>> BEGIN Provided text

Missing from the current Nutch documentation (Tutorial, FAQ) is a list of features. This wiki page could help, if someone who knows the answers can edit it.
(Please reformat this text and divide into feature lists, questions and questions & answers).
Features
Questions and Answers
What kind of searches does Nutch support? (quoted, nested, truncation, wildcarding [and where], Boolean),
"...." (phrase search?), + (what is this for?), - (negation) and fieldname:term. No "AND" or "OR". The and-logic is implied.
Is stemming an option?
According to the
Lucene in Action book: "Nutch does not use stemming or term aliasing of any kind. Search engines have not historically done much stemming, but it is a question that comes up regularly." -- page 329
What kind of stemming does Nutch use? (and can you add exceptions/changes?)
See previous answer
Does Nutch support Boolean operators? (can you use Google-like plus or minus or are you stuck with 1990s terms?)
No
How does the search engine handle punctuation and special characters? (and what's configurable?)
They are treated like a space.
Which document formats are supported?
Guessing from the names of the available parser plugins, this is probably it. However, only the plain text and HTML are enabled by default. Edit conf/nutch-site.xml and change the value of plugin.includes property to include the plugins for the document types that you want Nutch to handle:
Plain Text (plugin: parse-text)
HTML (parse-html)
JavaScript (for extracting links only?) (parse-js)
Microsoft Power Point, the .ppt file (parse-mspowerpoint)
Microsoft Word, the .doc file (parse-msword)
Adobe PDF (parse-pdf)
RSS (parse-rss)
RTF (parse-rtf)
MP3 (?) Is there any text in MP3? (parse-mp3) (JR: Sure, the mp3 itself contains the ID3v1 or ID3v2 tags which contain song information like
title, artist, album, comments, etc. The useful information needed to search mp3s)
ZIP (?) This seems to expand the zip of plain text files and return the concatenated text. (parse-zip)
Questions without Answers
Does Nutch support weighted field searching, synonym support?
What kinds of indexes does Nutch build? (multi-format indexing, incremental indexing, spell-check support, thesauri support, fielded searching, rank-by-reputation?)
What post-coordination options are available? (hey Karen, what does this mean?)
How easy is Nutch to configure?
How transparent is its configuration to a working organization: does it require geeky command line stuff, or can a knowledgable manager enter a web or software interface to view or modify settings?
How are results sorted?
Does Nutch support deduping?
Can one tinker with relevance algoritms?
Are there ranking overrides?

>> END Provided text
>> BEGIN Information shown

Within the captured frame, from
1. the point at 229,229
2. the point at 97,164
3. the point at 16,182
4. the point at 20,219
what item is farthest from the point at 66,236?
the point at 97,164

>> END Information shown

● Written problem: According to the Nutch features wiki text, which document formats are enabled by default? The records aren't needed here.

● Expected output: Only plain text and HTML are enabled by default.